Swap every "camera" for "photographer" in the rows running from the line with "At what distance" through the last row, and write out only those rows again with nothing else changed.

═════ EXTRACTED RECORDS

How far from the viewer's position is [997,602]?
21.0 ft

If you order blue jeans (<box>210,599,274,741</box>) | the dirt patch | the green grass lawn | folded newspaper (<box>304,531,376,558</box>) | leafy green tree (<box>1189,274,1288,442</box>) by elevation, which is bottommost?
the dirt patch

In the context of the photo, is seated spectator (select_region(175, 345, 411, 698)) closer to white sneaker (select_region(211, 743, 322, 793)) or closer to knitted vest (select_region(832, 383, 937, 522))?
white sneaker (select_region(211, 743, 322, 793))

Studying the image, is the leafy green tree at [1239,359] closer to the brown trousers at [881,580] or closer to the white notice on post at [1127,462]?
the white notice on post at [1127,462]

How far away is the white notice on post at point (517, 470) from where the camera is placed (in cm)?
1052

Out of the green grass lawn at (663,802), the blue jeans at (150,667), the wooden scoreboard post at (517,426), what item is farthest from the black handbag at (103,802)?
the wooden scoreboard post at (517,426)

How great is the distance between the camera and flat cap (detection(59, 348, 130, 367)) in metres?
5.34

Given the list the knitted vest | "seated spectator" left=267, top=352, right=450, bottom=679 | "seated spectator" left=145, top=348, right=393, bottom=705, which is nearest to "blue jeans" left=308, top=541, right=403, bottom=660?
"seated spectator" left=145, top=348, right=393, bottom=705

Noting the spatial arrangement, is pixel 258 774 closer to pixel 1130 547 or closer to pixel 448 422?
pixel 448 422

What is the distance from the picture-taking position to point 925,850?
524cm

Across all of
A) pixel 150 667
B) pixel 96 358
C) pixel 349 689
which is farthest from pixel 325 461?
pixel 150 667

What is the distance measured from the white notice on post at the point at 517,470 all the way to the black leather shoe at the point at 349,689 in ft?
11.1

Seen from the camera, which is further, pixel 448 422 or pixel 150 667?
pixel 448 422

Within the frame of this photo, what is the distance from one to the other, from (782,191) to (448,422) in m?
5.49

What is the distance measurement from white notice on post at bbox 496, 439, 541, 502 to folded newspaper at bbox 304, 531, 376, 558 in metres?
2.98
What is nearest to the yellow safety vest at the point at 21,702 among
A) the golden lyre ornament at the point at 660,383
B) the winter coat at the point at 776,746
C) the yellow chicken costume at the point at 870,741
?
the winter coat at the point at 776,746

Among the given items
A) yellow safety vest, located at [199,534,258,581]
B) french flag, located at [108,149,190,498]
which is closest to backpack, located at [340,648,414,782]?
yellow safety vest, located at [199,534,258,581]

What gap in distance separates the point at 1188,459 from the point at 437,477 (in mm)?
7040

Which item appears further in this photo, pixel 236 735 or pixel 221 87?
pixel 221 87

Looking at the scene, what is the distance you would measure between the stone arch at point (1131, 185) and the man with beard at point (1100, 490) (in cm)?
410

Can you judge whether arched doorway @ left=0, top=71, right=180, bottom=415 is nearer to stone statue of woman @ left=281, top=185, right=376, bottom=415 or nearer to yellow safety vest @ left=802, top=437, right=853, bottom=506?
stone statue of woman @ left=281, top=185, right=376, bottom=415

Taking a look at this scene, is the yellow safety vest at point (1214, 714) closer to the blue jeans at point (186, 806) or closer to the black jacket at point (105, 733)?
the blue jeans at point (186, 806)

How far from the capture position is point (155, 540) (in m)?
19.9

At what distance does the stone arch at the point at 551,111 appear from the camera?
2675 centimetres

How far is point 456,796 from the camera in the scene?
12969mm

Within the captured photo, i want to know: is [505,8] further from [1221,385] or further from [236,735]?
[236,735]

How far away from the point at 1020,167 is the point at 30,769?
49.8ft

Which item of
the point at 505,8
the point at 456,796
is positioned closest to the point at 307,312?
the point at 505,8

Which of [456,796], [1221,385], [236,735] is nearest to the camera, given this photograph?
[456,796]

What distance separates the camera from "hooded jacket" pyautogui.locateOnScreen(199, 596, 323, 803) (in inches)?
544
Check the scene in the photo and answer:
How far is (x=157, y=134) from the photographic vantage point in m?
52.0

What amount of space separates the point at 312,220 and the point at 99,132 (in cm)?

══════════

* WRITTEN REPLY:
At what distance does the stone arch at the point at 551,111 appear from the photographer?
2675 centimetres

How far is point 456,796 from the photographer in the scene?
12969mm

Within the captured photo, i want to know: is [505,8] further from [1221,385] or further from [236,735]?
[236,735]

How far away from the point at 1020,167 is the point at 30,769?
49.8ft

Which item of
the point at 505,8
the point at 456,796
is positioned closest to the point at 307,312?
the point at 505,8

Which of [456,796], [1221,385], [236,735] is nearest to the photographer, given this photograph?
[456,796]

What distance separates the photographer from "hooded jacket" pyautogui.locateOnScreen(199, 596, 323, 803) (in inches)?
544
Check the scene in the photo and answer:
How far is (x=157, y=134) from the photographic vantage point in m?
52.0

What amount of space separates the point at 312,220 and the point at 99,132 (in cm)?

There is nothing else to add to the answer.